**Task brief:** Turn the records below into a JSON list of strings, with one string for each line and no blank lines.

**Listed entries:**

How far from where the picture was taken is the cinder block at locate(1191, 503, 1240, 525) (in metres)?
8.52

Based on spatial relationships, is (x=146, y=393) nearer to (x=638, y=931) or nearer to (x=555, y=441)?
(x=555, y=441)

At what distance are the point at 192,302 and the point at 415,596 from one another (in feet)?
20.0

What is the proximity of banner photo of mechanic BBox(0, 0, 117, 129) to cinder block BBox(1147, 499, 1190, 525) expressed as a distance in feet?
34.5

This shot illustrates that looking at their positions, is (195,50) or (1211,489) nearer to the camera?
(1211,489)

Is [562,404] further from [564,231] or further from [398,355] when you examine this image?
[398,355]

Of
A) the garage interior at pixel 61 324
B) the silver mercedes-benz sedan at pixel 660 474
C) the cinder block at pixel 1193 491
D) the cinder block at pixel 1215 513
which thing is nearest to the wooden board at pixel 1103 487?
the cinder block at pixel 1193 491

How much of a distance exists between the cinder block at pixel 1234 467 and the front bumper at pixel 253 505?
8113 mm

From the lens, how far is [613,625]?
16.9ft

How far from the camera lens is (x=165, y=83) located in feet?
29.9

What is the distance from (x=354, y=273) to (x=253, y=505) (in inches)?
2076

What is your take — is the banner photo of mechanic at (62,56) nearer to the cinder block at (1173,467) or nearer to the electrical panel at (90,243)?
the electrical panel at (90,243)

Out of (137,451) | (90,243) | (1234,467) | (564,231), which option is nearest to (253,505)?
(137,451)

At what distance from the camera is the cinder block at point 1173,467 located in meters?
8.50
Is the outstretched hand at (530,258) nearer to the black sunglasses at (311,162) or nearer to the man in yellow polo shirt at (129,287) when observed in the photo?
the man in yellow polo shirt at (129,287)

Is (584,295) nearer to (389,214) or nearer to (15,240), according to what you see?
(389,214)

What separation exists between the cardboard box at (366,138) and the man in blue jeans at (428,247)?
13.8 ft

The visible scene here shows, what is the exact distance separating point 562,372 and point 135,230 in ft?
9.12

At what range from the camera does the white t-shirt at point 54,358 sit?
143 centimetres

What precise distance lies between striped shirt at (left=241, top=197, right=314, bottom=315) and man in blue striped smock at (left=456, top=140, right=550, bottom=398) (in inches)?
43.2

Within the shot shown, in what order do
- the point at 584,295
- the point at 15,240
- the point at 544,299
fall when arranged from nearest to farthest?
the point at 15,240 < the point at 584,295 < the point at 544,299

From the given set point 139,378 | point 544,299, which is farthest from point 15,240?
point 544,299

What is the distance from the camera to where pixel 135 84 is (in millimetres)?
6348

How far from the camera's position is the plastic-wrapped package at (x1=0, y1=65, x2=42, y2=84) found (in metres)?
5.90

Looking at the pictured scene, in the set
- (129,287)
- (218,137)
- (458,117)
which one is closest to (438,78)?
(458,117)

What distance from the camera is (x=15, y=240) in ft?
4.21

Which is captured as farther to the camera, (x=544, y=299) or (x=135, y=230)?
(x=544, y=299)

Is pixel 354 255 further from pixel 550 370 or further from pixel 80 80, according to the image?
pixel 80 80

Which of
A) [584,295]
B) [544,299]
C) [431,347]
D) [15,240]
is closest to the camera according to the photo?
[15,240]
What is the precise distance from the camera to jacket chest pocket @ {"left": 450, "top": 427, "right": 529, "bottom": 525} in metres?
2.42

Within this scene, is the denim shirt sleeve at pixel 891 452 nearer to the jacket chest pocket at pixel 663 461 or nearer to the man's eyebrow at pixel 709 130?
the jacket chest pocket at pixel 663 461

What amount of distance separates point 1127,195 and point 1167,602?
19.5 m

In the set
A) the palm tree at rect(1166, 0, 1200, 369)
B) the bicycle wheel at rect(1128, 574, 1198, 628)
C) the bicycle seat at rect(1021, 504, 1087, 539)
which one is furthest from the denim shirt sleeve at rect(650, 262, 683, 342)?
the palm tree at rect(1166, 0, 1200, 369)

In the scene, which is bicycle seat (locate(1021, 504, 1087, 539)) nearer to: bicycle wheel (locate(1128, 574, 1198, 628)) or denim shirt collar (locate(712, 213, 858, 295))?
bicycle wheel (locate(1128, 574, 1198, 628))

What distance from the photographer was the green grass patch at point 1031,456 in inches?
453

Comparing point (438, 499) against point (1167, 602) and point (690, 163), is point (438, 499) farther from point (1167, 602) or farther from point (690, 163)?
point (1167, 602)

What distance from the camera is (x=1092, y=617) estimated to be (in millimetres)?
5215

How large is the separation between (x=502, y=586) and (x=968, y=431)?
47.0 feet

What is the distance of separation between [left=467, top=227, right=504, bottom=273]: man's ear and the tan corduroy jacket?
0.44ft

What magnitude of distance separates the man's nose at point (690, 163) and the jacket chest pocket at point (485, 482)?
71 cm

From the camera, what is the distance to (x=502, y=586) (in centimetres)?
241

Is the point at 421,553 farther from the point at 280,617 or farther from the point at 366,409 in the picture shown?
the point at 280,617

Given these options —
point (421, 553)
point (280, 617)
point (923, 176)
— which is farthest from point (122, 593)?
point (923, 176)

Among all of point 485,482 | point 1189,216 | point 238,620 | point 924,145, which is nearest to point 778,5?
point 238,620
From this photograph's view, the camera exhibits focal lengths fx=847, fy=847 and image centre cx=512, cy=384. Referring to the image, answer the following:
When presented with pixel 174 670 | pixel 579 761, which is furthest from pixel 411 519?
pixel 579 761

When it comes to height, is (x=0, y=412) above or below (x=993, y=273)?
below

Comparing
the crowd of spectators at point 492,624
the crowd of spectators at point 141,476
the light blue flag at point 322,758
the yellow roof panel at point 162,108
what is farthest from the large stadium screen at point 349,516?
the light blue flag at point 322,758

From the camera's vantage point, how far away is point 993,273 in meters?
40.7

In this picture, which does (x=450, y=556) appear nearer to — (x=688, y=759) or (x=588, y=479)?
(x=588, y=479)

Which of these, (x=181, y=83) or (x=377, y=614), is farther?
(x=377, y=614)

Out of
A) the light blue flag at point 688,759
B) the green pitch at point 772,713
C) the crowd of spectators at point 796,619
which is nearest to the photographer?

**Answer below:**
[
  "How far from where the picture was taken is the cinder block at locate(1191, 503, 1240, 525) (in metres)?",
  "8.52",
  "Based on spatial relationships, is (x=146, y=393) nearer to (x=638, y=931) or nearer to (x=555, y=441)?",
  "(x=555, y=441)",
  "At what distance are the point at 192,302 and the point at 415,596 from one another (in feet)?",
  "20.0",
  "What is the proximity of banner photo of mechanic BBox(0, 0, 117, 129) to cinder block BBox(1147, 499, 1190, 525) expressed as a distance in feet?",
  "34.5",
  "This shot illustrates that looking at their positions, is (195,50) or (1211,489) nearer to the camera?",
  "(1211,489)",
  "Is [562,404] further from [564,231] or further from [398,355] when you examine this image?",
  "[398,355]",
  "Of",
  "A) the garage interior at pixel 61 324",
  "B) the silver mercedes-benz sedan at pixel 660 474",
  "C) the cinder block at pixel 1193 491",
  "D) the cinder block at pixel 1215 513",
  "which thing is nearest to the wooden board at pixel 1103 487?",
  "the cinder block at pixel 1193 491",
  "How much of a distance exists between the cinder block at pixel 1234 467 and the front bumper at pixel 253 505?",
  "8113 mm",
  "From the lens, how far is [613,625]?",
  "16.9ft",
  "How far from the camera lens is (x=165, y=83) located in feet?",
  "29.9",
  "What is the distance from (x=354, y=273) to (x=253, y=505) (in inches)?",
  "2076",
  "What is your take — is the banner photo of mechanic at (62,56) nearer to the cinder block at (1173,467) or nearer to the electrical panel at (90,243)?",
  "the electrical panel at (90,243)",
  "Out of (137,451) | (90,243) | (1234,467) | (564,231), which option is nearest to (253,505)?",
  "(137,451)",
  "At what distance from the camera is the cinder block at point 1173,467 located in meters?",
  "8.50",
  "Is the outstretched hand at (530,258) nearer to the black sunglasses at (311,162) or nearer to the man in yellow polo shirt at (129,287) when observed in the photo?",
  "the man in yellow polo shirt at (129,287)",
  "Is (584,295) nearer to (389,214) or nearer to (15,240), according to what you see?",
  "(389,214)",
  "What separation exists between the cardboard box at (366,138) and the man in blue jeans at (428,247)?",
  "13.8 ft",
  "The visible scene here shows, what is the exact distance separating point 562,372 and point 135,230 in ft?",
  "9.12",
  "At what range from the camera does the white t-shirt at point 54,358 sit?",
  "143 centimetres",
  "What precise distance lies between striped shirt at (left=241, top=197, right=314, bottom=315) and man in blue striped smock at (left=456, top=140, right=550, bottom=398) (in inches)?",
  "43.2",
  "Within the shot shown, in what order do",
  "- the point at 584,295",
  "- the point at 15,240",
  "- the point at 544,299",
  "fall when arranged from nearest to farthest?",
  "the point at 15,240 < the point at 584,295 < the point at 544,299",
  "From the given set point 139,378 | point 544,299, which is farthest from point 15,240?",
  "point 544,299",
  "What is the distance from the camera to where pixel 135 84 is (in millimetres)?",
  "6348",
  "How far from the camera's position is the plastic-wrapped package at (x1=0, y1=65, x2=42, y2=84) found (in metres)?",
  "5.90",
  "Looking at the pictured scene, in the set",
  "- (129,287)",
  "- (218,137)",
  "- (458,117)",
  "which one is closest to (438,78)?",
  "(458,117)",
  "What distance from the camera is (x=15, y=240) in ft?",
  "4.21",
  "Which is captured as farther to the camera, (x=544, y=299) or (x=135, y=230)?",
  "(x=544, y=299)",
  "Is pixel 354 255 further from pixel 550 370 or further from pixel 80 80, according to the image?",
  "pixel 80 80",
  "Which of",
  "A) [584,295]",
  "B) [544,299]",
  "C) [431,347]",
  "D) [15,240]",
  "is closest to the camera according to the photo?",
  "[15,240]",
  "What is the precise distance from the camera to jacket chest pocket @ {\"left\": 450, \"top\": 427, \"right\": 529, \"bottom\": 525} in metres?",
  "2.42",
  "Within this scene, is the denim shirt sleeve at pixel 891 452 nearer to the jacket chest pocket at pixel 663 461 or nearer to the man's eyebrow at pixel 709 130?",
  "the jacket chest pocket at pixel 663 461",
  "What amount of distance separates point 1127,195 and point 1167,602?",
  "19.5 m",
  "In the set",
  "A) the palm tree at rect(1166, 0, 1200, 369)",
  "B) the bicycle wheel at rect(1128, 574, 1198, 628)",
  "C) the bicycle seat at rect(1021, 504, 1087, 539)",
  "which one is furthest from the denim shirt sleeve at rect(650, 262, 683, 342)?",
  "the palm tree at rect(1166, 0, 1200, 369)",
  "In the scene, which is bicycle seat (locate(1021, 504, 1087, 539)) nearer to: bicycle wheel (locate(1128, 574, 1198, 628)) or denim shirt collar (locate(712, 213, 858, 295))?",
  "bicycle wheel (locate(1128, 574, 1198, 628))",
  "What distance from the photographer was the green grass patch at point 1031,456 in inches?",
  "453",
  "Comparing point (438, 499) against point (1167, 602) and point (690, 163), is point (438, 499) farther from point (1167, 602) or farther from point (690, 163)?",
  "point (1167, 602)",
  "What distance from the camera is (x=1092, y=617) estimated to be (in millimetres)?",
  "5215",
  "How large is the separation between (x=502, y=586) and (x=968, y=431)?",
  "47.0 feet",
  "What is the distance of separation between [left=467, top=227, right=504, bottom=273]: man's ear and the tan corduroy jacket?",
  "0.44ft",
  "What magnitude of distance separates the man's nose at point (690, 163) and the jacket chest pocket at point (485, 482)?",
  "71 cm",
  "From the camera, what is the distance to (x=502, y=586) (in centimetres)?",
  "241",
  "Is the point at 421,553 farther from the point at 280,617 or farther from the point at 366,409 in the picture shown?",
  "the point at 280,617",
  "Given these options —",
  "point (421, 553)",
  "point (280, 617)",
  "point (923, 176)",
  "— which is farthest from point (122, 593)?",
  "point (923, 176)",
  "Among all of point 485,482 | point 1189,216 | point 238,620 | point 924,145, which is nearest to point 778,5?",
  "point 238,620",
  "From this photograph's view, the camera exhibits focal lengths fx=847, fy=847 and image centre cx=512, cy=384. Referring to the image, answer the following:",
  "When presented with pixel 174 670 | pixel 579 761, which is furthest from pixel 411 519?",
  "pixel 579 761",
  "When it comes to height, is (x=0, y=412) above or below (x=993, y=273)?",
  "below",
  "Comparing",
  "the crowd of spectators at point 492,624",
  "the crowd of spectators at point 141,476",
  "the light blue flag at point 322,758",
  "the yellow roof panel at point 162,108",
  "what is farthest from the large stadium screen at point 349,516?",
  "the light blue flag at point 322,758",
  "From the camera's vantage point, how far away is point 993,273 in meters?",
  "40.7",
  "In this picture, which does (x=450, y=556) appear nearer to — (x=688, y=759) or (x=588, y=479)?",
  "(x=588, y=479)",
  "Which of these, (x=181, y=83) or (x=377, y=614), is farther?",
  "(x=377, y=614)",
  "Out of",
  "A) the light blue flag at point 688,759",
  "B) the green pitch at point 772,713",
  "C) the crowd of spectators at point 796,619",
  "which is nearest to the photographer?"
]